[Scene-based spatial questions]
+ + +

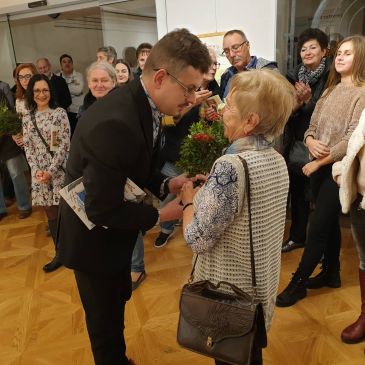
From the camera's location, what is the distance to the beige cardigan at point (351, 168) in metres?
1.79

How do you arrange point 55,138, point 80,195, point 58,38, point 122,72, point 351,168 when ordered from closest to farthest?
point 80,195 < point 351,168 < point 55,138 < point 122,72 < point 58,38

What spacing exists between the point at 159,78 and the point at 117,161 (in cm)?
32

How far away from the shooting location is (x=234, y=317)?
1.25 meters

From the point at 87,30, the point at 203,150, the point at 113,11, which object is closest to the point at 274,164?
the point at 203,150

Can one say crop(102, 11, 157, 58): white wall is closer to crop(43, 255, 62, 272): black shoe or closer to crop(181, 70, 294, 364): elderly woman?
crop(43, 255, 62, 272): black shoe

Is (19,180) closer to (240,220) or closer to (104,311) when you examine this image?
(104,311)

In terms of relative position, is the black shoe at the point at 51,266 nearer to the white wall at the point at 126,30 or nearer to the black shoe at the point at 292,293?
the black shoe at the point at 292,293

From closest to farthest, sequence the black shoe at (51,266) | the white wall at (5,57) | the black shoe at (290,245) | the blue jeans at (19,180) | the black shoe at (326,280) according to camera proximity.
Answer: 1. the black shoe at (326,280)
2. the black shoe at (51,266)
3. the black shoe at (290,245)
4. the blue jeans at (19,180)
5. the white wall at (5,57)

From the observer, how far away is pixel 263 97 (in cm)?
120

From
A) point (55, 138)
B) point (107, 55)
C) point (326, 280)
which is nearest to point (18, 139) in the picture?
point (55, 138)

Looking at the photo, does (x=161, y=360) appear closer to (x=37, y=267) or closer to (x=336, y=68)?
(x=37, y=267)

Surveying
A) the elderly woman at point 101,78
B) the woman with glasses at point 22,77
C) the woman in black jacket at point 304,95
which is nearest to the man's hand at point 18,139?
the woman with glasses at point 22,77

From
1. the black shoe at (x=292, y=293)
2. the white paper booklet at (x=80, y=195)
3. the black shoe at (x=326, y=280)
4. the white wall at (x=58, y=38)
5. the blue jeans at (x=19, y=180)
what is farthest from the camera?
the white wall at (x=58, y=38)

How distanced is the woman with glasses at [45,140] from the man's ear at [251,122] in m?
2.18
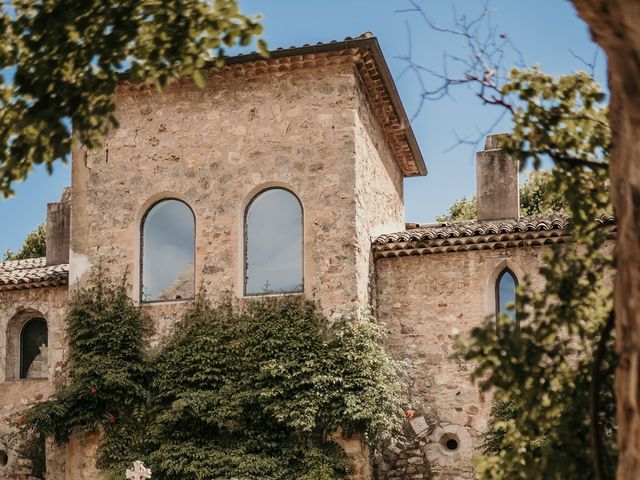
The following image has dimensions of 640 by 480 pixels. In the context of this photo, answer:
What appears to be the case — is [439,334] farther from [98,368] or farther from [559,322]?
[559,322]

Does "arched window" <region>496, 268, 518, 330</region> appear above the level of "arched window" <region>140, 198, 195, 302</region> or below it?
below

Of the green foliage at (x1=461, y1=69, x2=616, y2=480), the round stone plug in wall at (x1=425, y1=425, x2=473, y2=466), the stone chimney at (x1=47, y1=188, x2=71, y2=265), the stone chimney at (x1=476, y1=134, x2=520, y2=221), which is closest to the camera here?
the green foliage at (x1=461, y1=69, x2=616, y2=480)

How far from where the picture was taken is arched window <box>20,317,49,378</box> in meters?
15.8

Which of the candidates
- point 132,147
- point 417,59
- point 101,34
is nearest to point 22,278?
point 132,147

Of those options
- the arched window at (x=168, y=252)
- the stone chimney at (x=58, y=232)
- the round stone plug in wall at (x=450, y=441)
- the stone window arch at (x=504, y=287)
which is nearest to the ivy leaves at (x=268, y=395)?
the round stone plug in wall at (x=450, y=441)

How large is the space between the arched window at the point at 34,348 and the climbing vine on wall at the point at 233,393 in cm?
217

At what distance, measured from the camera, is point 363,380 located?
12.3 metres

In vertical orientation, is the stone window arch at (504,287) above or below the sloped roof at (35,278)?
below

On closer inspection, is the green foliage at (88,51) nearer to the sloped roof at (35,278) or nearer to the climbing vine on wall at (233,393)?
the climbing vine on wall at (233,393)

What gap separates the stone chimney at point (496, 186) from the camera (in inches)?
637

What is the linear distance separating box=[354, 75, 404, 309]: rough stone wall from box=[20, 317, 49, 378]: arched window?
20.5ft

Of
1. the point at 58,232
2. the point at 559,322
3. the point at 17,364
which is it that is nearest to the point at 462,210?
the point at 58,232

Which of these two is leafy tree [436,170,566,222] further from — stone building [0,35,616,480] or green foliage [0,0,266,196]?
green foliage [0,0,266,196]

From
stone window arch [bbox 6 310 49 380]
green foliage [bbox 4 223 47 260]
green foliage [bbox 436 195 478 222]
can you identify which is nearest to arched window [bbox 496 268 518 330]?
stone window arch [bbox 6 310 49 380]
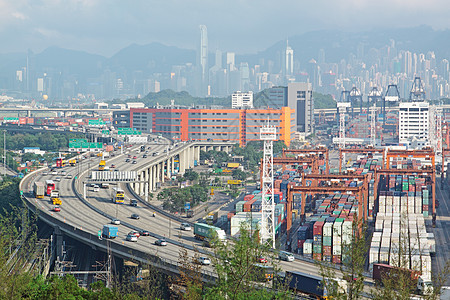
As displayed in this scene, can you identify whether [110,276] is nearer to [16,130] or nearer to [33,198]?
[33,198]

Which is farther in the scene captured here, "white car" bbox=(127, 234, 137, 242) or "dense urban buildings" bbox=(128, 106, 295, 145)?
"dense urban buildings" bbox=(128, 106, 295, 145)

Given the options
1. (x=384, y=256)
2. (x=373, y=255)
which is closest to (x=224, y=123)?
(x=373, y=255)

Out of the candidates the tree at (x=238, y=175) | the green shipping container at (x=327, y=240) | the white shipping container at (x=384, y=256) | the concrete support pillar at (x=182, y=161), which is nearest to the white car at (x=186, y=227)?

+ + +

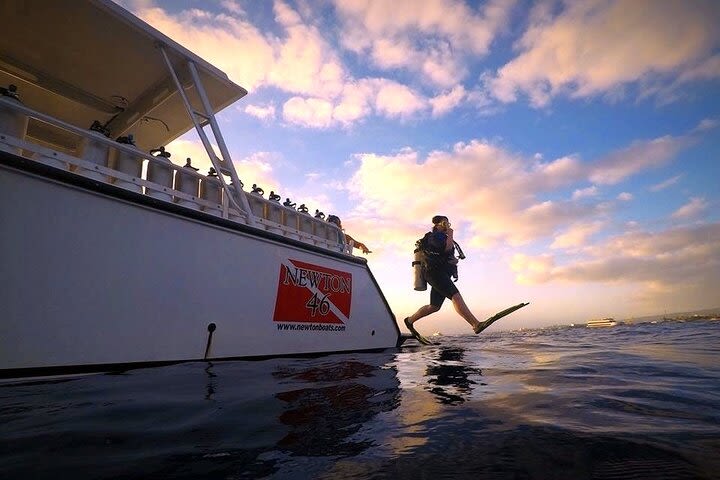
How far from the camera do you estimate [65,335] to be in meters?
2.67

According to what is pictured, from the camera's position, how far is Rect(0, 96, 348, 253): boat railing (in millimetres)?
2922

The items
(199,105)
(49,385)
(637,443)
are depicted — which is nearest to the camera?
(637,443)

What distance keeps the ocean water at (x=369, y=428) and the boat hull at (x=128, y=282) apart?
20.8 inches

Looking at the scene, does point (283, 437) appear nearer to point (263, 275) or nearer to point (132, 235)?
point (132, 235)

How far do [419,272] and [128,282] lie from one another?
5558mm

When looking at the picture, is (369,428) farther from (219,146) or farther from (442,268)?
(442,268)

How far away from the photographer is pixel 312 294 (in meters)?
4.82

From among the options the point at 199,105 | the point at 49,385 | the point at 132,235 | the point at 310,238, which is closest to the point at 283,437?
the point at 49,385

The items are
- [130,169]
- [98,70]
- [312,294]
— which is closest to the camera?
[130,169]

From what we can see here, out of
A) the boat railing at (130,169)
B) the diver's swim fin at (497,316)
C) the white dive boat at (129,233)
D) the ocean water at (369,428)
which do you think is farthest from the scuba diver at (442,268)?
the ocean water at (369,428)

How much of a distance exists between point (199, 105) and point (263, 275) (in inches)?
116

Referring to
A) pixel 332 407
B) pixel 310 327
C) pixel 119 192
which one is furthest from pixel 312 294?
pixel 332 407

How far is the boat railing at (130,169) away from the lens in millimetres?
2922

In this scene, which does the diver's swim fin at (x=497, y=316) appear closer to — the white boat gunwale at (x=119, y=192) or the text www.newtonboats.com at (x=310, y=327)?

+ + +

Task:
Rewrite the data from the line with "From the camera's location, what" up to and including the line with "1.25 meters", changing "beige cardigan" to "gray cardigan" and leaving everything else in those lines as it is.

Answer for the task:
From the camera's location, what is the distance to the gray cardigan at point (351, 168) in metres?
1.79

How do you arrange point 55,138, point 80,195, point 58,38, point 122,72, point 351,168 when ordered from closest to farthest?
point 80,195 < point 351,168 < point 55,138 < point 122,72 < point 58,38

What spacing exists between the point at 159,78 and the point at 117,161 (in cm)?
32

How far away from the shooting location is (x=234, y=317)?
1.25 meters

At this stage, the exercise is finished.